GIVEN INFORMATION below:

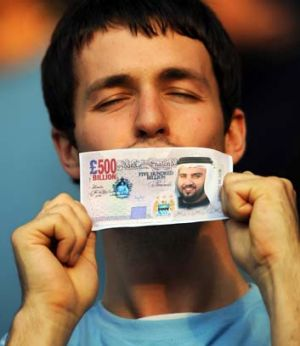 A Manchester City fan holds a fake British pound note with the face of Sheikh Mansour bin Zayed Al Nahyan after he ...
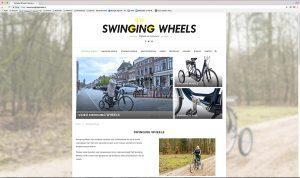 Foto van hoe de home pagina van Swinging Wheels eruit ziet.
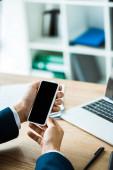 Fényképek levágott kilátás-ból ember tárolás Smartphone-val üres képernyő mellett laptop-ra asztal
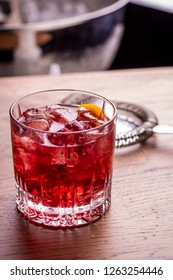 Negroni make with gin, martini red, campari bitter, served in a rock glass and garnished with orange peel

End of GIVEN INFORMATION.

THE PROBLEM: In your copy of the listing above, reproduce each line exactly and omit all pictures.

REPLY TO THE TASK:
 A Manchester City fan holds a fake British pound note with the face of Sheikh Mansour bin Zayed Al Nahyan after he ...
 Foto van hoe de home pagina van Swinging Wheels eruit ziet.
 Fényképek levágott kilátás-ból ember tárolás Smartphone-val üres képernyő mellett laptop-ra asztal
 Negroni make with gin, martini red, campari bitter, served in a rock glass and garnished with orange peel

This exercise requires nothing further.